WHAT YOU SHOULD DO – Can you give all of these items again with every "concrete wall" replaced by "stone wall", leaving everything else unchanged and the pictures out?

DATASET EXCERPTS –
— START —

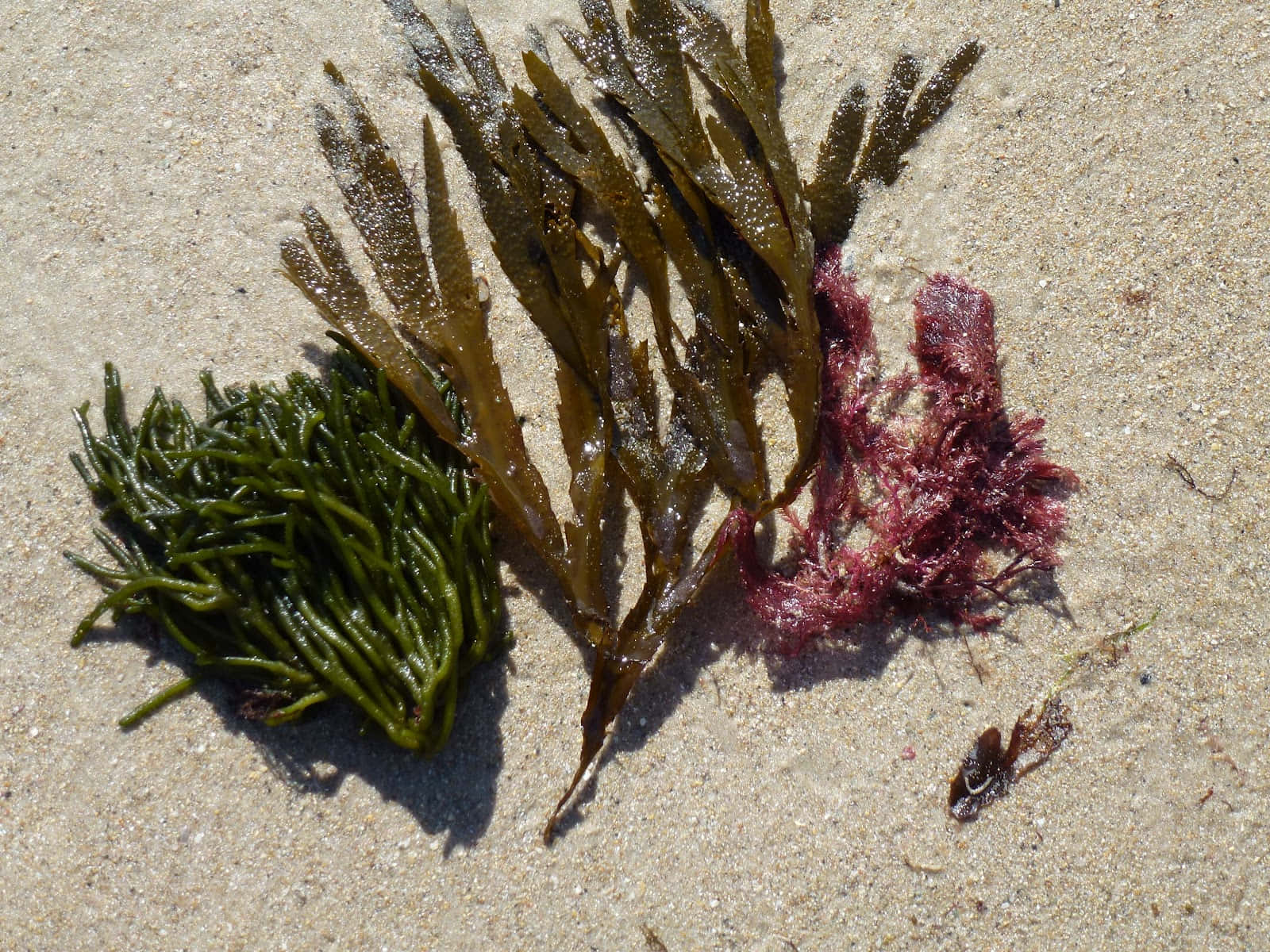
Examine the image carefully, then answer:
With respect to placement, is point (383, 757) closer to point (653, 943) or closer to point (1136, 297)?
point (653, 943)

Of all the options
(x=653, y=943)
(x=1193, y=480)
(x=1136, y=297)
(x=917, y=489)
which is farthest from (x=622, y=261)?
(x=653, y=943)

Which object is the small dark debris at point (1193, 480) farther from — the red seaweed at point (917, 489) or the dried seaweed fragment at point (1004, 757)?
the dried seaweed fragment at point (1004, 757)

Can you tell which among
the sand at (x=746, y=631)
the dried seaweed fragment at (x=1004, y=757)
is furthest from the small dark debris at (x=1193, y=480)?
the dried seaweed fragment at (x=1004, y=757)

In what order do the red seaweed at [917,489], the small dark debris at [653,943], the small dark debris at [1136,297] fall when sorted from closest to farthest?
the small dark debris at [653,943] < the red seaweed at [917,489] < the small dark debris at [1136,297]

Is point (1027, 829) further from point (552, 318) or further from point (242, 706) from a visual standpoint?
point (242, 706)

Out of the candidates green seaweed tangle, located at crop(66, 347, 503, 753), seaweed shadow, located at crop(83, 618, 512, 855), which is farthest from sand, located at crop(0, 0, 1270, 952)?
green seaweed tangle, located at crop(66, 347, 503, 753)

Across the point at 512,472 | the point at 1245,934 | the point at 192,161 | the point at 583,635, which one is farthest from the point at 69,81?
the point at 1245,934
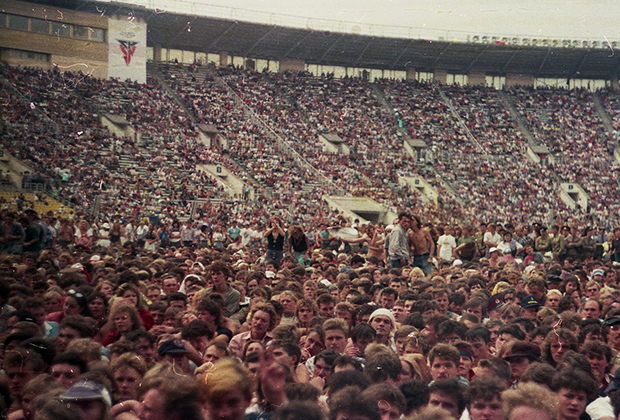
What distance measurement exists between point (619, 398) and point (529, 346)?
153 cm

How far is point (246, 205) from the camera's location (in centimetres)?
3209

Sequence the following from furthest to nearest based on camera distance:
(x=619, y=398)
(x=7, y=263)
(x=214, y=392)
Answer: (x=7, y=263)
(x=619, y=398)
(x=214, y=392)

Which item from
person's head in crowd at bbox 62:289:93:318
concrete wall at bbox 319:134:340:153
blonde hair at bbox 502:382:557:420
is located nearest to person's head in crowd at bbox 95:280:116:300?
person's head in crowd at bbox 62:289:93:318

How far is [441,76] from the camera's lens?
176ft

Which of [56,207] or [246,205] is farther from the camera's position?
[246,205]

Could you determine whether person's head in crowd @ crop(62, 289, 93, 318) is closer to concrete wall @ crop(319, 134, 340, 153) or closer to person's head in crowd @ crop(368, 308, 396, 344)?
person's head in crowd @ crop(368, 308, 396, 344)

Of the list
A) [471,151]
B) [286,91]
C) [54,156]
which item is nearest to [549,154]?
[471,151]

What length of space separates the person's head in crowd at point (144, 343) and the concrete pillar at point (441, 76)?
48.5m

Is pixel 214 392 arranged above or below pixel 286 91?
below

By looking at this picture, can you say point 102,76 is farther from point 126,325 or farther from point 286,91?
point 126,325

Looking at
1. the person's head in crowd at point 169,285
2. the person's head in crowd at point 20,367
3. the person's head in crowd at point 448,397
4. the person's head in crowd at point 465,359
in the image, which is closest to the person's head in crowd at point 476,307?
the person's head in crowd at point 465,359

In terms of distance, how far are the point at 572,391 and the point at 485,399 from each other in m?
0.77

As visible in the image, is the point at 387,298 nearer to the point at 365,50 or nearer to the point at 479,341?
the point at 479,341

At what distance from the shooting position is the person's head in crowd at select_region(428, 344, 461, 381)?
6391 mm
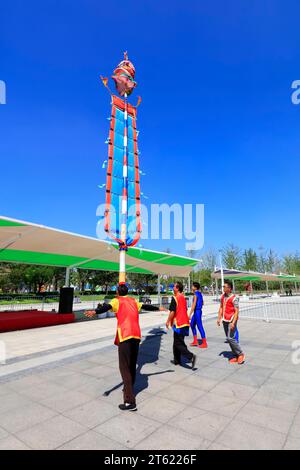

— END —

RESULT –
Examine the image carefully, then answer:
With respect to placement, is point (383, 757) closer to point (653, 943) or closer to point (1136, 297)?
point (653, 943)

Of all the options
(x=653, y=943)
(x=1193, y=480)
(x=1136, y=297)
(x=917, y=489)
which is farthest from (x=622, y=261)?
(x=653, y=943)

Which object is the small dark debris at point (1193, 480) farther from — the red seaweed at point (917, 489) or the dried seaweed fragment at point (1004, 757)?
the dried seaweed fragment at point (1004, 757)

Can you tell which among
the sand at (x=746, y=631)
the dried seaweed fragment at (x=1004, y=757)
is furthest from the small dark debris at (x=1193, y=480)?
the dried seaweed fragment at (x=1004, y=757)

In what order do the red seaweed at [917,489], the small dark debris at [653,943], the small dark debris at [1136,297] fall when sorted from closest to farthest?
the small dark debris at [653,943] < the red seaweed at [917,489] < the small dark debris at [1136,297]

Is point (1027, 829) further from point (552, 318) or further from point (242, 706) from a visual standpoint?
point (242, 706)

Out of the candidates green seaweed tangle, located at crop(66, 347, 503, 753), seaweed shadow, located at crop(83, 618, 512, 855), which is farthest from sand, located at crop(0, 0, 1270, 952)?
green seaweed tangle, located at crop(66, 347, 503, 753)

Across the point at 512,472 | the point at 1245,934 | the point at 192,161 | the point at 583,635, which one is farthest from the point at 69,81?
the point at 1245,934
What distance measurement exists between point (619, 398) and point (529, 346)?
153 cm

How far is point (246, 205) from the camera's location (in centimetres)?
3209

Sequence the following from furthest to nearest based on camera distance:
(x=619, y=398)
(x=7, y=263)
(x=214, y=392)
Answer: (x=7, y=263)
(x=619, y=398)
(x=214, y=392)

Which item from
person's head in crowd at bbox 62:289:93:318
stone wall at bbox 319:134:340:153
blonde hair at bbox 502:382:557:420
is located nearest to person's head in crowd at bbox 95:280:116:300?
person's head in crowd at bbox 62:289:93:318

How far is [441,76] from the camera's lens?
176ft

Which of [56,207] or [246,205] is farther from the camera's position?
[246,205]

Could you determine whether person's head in crowd @ crop(62, 289, 93, 318) is closer to stone wall @ crop(319, 134, 340, 153) or closer to person's head in crowd @ crop(368, 308, 396, 344)?
person's head in crowd @ crop(368, 308, 396, 344)

Of the list
A) [471,151]
B) [286,91]
C) [54,156]
which item is nearest to [549,154]?
[471,151]

What length of space separates the person's head in crowd at point (144, 343) and the concrete pillar at point (441, 76)?
48.5m

Is pixel 214 392 arranged above or below pixel 286 91?
below

By looking at this picture, can you say point 102,76 is farther from point 126,325 or farther from point 286,91?
point 126,325

Looking at
1. the person's head in crowd at point 169,285
2. the person's head in crowd at point 20,367
3. the person's head in crowd at point 448,397
4. the person's head in crowd at point 465,359
in the image, which is closest to the person's head in crowd at point 476,307?
the person's head in crowd at point 465,359

In terms of distance, how far are the point at 572,391 and the point at 485,399 from each other in m?
0.77

As visible in the image, is the point at 387,298 nearer to the point at 365,50 or nearer to the point at 479,341?
the point at 479,341

At what distance from the shooting position is the person's head in crowd at select_region(428, 344, 461, 381)?
6391 mm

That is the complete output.